With critical landing points in mind, cops deploy second phase of security infra to help prevent terrorism, improve detection; first phase with equal number of cameras was implemented in 2016
A survey of the coastline by Indian Navy prompted decision to bolster security through CCTV cameras at critical points in Mumbai. Pic/Shadab Khan
In response to an ongoing threat of terrorism and amid the need to monitor potential anti-social activities, the Mumbai police have initiated a comprehensive effort to enhance surveillance across critical landing points. Over the past month, police have strategically deployed a substantial number of high-resolution CCTV cameras to cover key locations. The plan is to install 5,837 CCTV cameras by year-end.
Mumbai, India’s financial capital, boasts a vast network of landing points.
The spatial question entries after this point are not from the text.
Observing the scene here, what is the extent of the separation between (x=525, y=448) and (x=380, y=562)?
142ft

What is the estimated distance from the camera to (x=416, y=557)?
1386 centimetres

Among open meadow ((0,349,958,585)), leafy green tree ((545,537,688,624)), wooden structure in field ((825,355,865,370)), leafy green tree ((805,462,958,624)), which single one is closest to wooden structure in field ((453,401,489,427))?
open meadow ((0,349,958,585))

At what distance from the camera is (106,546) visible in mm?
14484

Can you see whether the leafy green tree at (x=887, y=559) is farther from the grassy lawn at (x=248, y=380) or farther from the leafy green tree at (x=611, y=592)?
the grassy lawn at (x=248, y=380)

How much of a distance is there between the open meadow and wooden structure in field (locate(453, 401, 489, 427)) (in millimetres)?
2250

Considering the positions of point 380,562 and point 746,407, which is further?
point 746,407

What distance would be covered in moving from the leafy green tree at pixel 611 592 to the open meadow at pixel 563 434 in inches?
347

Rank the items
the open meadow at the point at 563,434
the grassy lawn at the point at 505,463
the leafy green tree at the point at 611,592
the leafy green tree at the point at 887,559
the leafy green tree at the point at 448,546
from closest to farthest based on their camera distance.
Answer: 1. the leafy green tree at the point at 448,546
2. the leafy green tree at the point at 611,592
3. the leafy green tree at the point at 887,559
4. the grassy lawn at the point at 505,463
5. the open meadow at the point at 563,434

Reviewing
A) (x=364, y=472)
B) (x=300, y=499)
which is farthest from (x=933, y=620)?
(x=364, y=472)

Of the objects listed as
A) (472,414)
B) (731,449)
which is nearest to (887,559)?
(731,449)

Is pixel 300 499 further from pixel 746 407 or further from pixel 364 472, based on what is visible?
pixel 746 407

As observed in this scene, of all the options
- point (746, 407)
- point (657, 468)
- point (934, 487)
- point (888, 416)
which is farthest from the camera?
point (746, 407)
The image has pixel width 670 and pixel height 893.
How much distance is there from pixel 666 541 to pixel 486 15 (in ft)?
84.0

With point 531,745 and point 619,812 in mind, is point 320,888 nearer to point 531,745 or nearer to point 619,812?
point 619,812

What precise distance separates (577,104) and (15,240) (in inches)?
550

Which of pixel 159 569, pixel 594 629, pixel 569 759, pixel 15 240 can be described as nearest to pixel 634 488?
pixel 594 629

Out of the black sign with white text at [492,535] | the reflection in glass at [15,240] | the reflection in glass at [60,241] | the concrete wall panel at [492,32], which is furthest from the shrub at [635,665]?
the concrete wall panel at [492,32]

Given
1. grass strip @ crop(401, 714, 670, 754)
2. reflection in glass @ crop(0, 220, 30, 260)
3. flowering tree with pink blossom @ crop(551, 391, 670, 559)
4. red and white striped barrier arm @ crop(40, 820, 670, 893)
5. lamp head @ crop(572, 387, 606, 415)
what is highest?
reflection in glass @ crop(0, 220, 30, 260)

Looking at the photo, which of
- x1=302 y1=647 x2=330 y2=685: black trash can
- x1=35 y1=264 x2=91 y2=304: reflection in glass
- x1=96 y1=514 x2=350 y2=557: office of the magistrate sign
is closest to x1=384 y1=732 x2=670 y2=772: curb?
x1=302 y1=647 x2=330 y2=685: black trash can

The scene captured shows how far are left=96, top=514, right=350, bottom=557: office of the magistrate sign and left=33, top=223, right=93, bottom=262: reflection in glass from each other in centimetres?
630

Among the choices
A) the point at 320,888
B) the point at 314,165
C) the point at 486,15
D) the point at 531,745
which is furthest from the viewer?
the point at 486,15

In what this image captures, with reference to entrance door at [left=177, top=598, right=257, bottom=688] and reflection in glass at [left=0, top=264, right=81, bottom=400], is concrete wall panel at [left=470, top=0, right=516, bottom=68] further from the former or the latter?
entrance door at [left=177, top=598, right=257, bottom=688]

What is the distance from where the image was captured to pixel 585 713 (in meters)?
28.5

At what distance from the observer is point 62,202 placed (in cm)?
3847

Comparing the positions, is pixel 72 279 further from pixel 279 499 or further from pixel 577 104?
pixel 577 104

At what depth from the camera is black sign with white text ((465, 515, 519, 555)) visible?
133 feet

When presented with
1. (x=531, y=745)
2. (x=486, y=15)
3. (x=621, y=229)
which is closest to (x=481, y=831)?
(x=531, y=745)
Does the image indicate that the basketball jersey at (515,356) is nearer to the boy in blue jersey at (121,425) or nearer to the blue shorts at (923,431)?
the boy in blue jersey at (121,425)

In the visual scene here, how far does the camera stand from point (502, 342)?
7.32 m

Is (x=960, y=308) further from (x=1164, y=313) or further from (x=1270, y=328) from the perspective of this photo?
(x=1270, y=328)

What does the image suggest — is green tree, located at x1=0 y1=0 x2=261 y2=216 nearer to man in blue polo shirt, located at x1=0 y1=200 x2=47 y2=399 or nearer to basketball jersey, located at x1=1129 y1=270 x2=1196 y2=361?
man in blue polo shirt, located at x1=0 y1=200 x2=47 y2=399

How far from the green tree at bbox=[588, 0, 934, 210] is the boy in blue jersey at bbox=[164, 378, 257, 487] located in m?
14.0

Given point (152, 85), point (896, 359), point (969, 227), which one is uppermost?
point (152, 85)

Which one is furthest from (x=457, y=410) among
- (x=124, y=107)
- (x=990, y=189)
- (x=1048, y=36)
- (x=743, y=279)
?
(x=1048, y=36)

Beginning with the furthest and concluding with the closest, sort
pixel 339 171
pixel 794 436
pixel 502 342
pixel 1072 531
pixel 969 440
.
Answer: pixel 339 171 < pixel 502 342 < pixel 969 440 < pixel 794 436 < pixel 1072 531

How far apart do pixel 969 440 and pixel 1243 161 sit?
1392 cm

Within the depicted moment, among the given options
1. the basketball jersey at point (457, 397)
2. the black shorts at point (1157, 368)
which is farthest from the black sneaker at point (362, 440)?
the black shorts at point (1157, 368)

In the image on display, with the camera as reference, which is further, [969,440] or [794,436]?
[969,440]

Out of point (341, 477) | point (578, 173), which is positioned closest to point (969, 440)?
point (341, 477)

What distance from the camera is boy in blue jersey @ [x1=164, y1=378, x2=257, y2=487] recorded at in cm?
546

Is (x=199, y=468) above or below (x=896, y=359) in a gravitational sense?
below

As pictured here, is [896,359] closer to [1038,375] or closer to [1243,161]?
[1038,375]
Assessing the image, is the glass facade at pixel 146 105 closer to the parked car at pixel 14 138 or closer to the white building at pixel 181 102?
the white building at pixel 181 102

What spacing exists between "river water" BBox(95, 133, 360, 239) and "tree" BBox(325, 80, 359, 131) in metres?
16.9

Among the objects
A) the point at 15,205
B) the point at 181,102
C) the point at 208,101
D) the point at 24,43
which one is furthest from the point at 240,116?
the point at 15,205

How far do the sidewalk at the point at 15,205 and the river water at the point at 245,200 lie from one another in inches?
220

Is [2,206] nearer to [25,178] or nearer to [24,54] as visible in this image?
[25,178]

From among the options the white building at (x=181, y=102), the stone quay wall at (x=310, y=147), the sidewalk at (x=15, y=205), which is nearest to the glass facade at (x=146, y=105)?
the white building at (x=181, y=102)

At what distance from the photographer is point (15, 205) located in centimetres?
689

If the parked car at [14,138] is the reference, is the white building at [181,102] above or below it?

It is estimated that there are over 100 such sites throughout the city. To effectively manage and oversee the surveillance infrastructure, local police stations and the central police control room have taken up 24x7 monitoring.
“The deployment of CCTV cameras at these critical locations is a key component of these efforts, aimed at preventing potential terror attacks that could exploit these routes,” a Mumbai police officer said. A recent CCTV camera installation took place in the Sagar Nagar slum of Malabar Hill in south Mumbai, further expanding the camera network throughout the city. Senior police officers have emphasised the importance of comprehensive coverage.
Phase II of surveillance
Sources within the police department said that this deployment marks the second phase of the CCTV camera installation initiative. The initial phase was undertaken in 2016 during the tenure of the then chief minister Devendra Fadnavis. At the time, the project was conceived as an ambitious step to fortify the city’s security in the aftermath of the 26/11 terror attacks. In the current phase, the city police plan to install an additional 5,837 cameras in 2,300 locations, supplementing the existing 5,260 cameras at 1,500 locations. These cameras are managed in collaboration with L&T, which provides services to the Mumbai police under government contracts.
Lessons from Navy survey
The decision to bolster security through enhanced surveillance follows a 2016 survey conducted by the Indian Navy, which covered the 800-kilometre coastline of Mumbai, Palghar, Thane, and Raigad. The survey identified sensitive landing points, prompting the state government to take proactive measures to strengthen coastal security.
“Mumbai police’s commitment to expanding the surveillance network underscores its dedication to ensure the safety and security of one of India’s most prominent cities. This initiative is poised to significantly enhance the ability to detect and respond to any security threats that may arise at these crucial landing points,” said Satyanarayan Chaudhary, joint commissioner (law and order). “The additional cameras will help detect crime and monitor the traffic. Today, most of the cases are solved with the help of CCTV cameras. This will help improve detection rates further,” a Crime Branch officer said.